An ineffective assistance claim presents a mixed question of law and fact, but is
ultimately reviewable de novo. Id.
To establish a claim for ineffective assistance of counsel, a defendant must
show: (1) his counsel’s performance was constitutionally deficient; and (2)
counsel’s deficient performance was prejudicial. Strickland, 466 U.S. at 687.
Prejudice is established by showing “there is a reasonable probability that, but for
counsel’s unprofessional errors, the result of the proceeding would have been
different.” Id. at 694. “A reasonable probability is a probability sufficient to
undermine confidence in the outcome.” Id.
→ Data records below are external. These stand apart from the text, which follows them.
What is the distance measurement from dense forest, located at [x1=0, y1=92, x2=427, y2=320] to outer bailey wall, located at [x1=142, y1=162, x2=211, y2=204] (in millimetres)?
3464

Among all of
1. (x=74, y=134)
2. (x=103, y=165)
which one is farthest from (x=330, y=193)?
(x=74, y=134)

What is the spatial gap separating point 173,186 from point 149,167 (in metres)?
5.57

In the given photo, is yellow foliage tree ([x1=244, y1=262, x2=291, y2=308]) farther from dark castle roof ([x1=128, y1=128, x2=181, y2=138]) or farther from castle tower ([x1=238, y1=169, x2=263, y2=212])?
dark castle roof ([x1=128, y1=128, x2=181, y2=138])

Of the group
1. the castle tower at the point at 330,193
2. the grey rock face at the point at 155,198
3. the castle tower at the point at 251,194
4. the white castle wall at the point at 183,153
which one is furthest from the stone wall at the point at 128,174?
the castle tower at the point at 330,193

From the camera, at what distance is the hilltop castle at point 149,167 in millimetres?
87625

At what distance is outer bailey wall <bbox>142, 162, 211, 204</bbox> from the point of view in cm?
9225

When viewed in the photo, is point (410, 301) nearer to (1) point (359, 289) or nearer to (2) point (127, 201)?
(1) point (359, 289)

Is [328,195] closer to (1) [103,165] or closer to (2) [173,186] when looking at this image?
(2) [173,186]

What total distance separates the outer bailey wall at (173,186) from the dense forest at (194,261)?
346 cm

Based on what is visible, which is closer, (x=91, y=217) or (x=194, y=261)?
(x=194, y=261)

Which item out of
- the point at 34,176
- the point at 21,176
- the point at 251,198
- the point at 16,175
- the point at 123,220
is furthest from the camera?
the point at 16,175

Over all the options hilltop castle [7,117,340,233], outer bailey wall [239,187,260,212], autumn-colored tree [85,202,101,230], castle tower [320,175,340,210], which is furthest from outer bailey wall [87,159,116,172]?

Baum argues on appeal that he was prejudiced by his counsel’s
performance because: (1) the government has conceded that the Supreme Court’s
opinion in Santos applies to transactions under 18 U.S.C. § 1957 and specifically,
to certain unlawful activities other than illegal gambling; (2) his trial and
appellate counsel were constitutionally ineffective for not raising Santos to show
that he was actually innocent of money laundering; and (3) the district court
improperly relied upon the Sixth Circuit’s decision in United States v. Kratt, 579
F.3d 558 (6th Cir. 2009), which does not reflect a correct interpretation of Santos.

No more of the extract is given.